Filter the material below, copying out every line that contains the string "instances".

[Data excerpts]
------------------------------------------------------------
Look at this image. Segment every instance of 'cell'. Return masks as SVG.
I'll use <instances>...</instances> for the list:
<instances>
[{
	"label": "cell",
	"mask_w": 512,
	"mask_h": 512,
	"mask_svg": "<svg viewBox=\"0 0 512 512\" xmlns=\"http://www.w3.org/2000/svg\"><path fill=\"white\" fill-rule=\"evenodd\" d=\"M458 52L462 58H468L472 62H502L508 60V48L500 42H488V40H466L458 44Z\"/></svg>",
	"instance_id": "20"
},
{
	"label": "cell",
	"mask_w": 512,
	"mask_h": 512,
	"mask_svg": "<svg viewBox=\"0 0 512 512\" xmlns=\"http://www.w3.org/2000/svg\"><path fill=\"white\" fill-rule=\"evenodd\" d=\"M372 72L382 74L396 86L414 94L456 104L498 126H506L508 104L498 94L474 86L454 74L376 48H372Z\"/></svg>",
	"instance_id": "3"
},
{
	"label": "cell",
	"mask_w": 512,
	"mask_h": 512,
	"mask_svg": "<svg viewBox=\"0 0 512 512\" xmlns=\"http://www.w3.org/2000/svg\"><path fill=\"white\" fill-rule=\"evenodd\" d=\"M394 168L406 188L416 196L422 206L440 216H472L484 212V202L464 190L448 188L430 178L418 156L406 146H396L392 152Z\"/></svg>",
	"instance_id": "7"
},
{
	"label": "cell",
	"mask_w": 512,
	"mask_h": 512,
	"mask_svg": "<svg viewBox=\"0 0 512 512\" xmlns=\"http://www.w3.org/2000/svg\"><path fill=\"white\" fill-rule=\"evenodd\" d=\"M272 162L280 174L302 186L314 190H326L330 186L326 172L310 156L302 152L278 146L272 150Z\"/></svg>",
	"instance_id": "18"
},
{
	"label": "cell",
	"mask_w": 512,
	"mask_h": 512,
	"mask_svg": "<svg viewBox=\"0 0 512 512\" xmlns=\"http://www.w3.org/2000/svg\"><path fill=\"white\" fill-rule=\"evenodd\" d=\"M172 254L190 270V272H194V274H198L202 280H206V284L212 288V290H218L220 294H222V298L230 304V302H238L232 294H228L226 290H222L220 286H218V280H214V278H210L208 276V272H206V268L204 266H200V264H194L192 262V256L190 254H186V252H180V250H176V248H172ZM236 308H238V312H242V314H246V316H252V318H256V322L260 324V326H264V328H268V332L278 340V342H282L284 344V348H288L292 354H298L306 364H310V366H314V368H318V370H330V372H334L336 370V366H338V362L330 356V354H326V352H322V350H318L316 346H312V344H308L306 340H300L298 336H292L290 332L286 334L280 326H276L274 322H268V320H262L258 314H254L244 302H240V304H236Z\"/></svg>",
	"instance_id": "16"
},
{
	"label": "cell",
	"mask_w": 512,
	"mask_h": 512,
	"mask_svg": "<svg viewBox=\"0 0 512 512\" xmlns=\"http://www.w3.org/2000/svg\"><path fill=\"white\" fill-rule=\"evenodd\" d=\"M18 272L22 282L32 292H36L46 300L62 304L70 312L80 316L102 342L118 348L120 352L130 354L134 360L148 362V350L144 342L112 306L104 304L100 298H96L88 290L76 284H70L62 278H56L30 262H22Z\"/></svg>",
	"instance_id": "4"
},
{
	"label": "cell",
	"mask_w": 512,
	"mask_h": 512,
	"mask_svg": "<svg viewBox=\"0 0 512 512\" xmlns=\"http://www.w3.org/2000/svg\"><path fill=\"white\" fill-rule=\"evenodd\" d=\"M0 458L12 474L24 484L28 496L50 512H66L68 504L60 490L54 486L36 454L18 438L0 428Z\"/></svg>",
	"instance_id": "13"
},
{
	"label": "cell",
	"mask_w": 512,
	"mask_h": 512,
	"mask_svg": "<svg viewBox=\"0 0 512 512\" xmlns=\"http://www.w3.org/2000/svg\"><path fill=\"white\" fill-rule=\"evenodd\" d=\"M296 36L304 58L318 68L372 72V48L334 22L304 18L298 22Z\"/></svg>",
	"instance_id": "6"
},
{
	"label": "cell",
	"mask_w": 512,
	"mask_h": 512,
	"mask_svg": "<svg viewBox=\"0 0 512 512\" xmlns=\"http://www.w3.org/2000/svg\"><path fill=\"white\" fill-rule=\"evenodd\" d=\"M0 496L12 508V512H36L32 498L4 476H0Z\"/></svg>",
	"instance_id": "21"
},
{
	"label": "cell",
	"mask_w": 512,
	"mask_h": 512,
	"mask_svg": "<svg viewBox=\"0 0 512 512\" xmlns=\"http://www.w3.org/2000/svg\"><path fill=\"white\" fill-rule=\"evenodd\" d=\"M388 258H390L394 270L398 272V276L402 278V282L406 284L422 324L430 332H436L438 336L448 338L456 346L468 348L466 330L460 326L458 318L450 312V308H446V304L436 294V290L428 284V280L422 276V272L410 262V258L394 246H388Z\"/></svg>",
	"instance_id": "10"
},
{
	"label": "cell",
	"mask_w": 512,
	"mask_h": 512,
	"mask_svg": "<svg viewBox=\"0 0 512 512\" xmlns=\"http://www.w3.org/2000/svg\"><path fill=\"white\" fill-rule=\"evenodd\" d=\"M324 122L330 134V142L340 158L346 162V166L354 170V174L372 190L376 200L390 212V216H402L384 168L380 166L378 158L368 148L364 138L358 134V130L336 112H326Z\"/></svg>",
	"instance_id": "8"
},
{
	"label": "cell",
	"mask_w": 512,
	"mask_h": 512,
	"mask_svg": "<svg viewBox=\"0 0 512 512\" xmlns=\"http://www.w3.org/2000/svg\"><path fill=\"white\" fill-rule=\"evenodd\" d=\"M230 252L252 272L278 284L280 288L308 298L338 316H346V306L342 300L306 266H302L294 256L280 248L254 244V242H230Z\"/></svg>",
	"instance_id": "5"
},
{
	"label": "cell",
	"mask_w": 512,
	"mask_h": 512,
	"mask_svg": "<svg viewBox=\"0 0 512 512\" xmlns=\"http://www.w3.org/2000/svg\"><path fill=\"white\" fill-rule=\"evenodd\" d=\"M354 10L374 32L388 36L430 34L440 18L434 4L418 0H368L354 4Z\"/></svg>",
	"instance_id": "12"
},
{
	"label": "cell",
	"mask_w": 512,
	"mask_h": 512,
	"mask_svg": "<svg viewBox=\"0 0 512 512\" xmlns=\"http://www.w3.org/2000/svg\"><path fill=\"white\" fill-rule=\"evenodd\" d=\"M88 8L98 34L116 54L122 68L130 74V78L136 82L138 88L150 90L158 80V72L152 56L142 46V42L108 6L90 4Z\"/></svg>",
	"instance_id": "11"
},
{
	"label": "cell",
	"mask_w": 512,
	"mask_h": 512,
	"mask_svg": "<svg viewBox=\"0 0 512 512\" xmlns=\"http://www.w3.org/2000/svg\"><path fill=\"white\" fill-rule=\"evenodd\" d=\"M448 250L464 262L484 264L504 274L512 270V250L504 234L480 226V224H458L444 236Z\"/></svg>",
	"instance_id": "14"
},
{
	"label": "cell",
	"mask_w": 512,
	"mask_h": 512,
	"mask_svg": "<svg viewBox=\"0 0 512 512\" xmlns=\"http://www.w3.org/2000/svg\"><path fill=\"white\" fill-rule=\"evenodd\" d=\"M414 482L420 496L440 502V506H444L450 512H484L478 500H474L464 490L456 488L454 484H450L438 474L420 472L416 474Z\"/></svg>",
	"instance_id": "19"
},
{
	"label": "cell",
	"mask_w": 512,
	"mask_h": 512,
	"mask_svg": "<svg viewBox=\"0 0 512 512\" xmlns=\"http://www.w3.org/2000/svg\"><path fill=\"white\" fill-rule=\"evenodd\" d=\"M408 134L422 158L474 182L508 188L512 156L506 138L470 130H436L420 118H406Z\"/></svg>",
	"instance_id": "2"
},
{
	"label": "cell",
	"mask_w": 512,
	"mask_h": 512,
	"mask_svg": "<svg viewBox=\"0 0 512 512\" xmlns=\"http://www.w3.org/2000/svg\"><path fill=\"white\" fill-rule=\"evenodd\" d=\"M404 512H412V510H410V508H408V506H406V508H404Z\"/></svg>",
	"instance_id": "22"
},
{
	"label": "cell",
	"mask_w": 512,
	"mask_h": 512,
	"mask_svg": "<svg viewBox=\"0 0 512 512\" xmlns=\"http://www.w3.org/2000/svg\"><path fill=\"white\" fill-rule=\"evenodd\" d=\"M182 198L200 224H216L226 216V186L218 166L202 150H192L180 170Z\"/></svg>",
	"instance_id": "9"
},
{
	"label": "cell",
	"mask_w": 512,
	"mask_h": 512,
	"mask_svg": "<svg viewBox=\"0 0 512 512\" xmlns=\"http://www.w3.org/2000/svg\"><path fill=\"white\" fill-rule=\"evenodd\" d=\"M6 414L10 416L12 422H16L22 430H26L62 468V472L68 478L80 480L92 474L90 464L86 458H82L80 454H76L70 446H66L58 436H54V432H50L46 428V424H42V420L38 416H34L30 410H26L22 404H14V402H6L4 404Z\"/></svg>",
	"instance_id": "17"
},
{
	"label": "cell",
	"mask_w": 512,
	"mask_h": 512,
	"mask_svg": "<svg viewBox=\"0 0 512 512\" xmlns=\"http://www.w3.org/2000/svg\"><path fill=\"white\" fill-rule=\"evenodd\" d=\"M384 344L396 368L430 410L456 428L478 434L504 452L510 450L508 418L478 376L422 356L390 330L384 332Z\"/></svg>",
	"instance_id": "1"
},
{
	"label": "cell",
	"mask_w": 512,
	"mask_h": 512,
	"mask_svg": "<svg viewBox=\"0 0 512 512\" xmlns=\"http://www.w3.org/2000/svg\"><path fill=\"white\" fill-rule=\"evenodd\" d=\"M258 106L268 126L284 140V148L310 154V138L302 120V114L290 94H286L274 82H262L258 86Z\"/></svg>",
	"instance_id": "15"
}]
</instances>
------------------------------------------------------------
**WRITTEN SOLUTION:**
I'll use <instances>...</instances> for the list:
<instances>
</instances>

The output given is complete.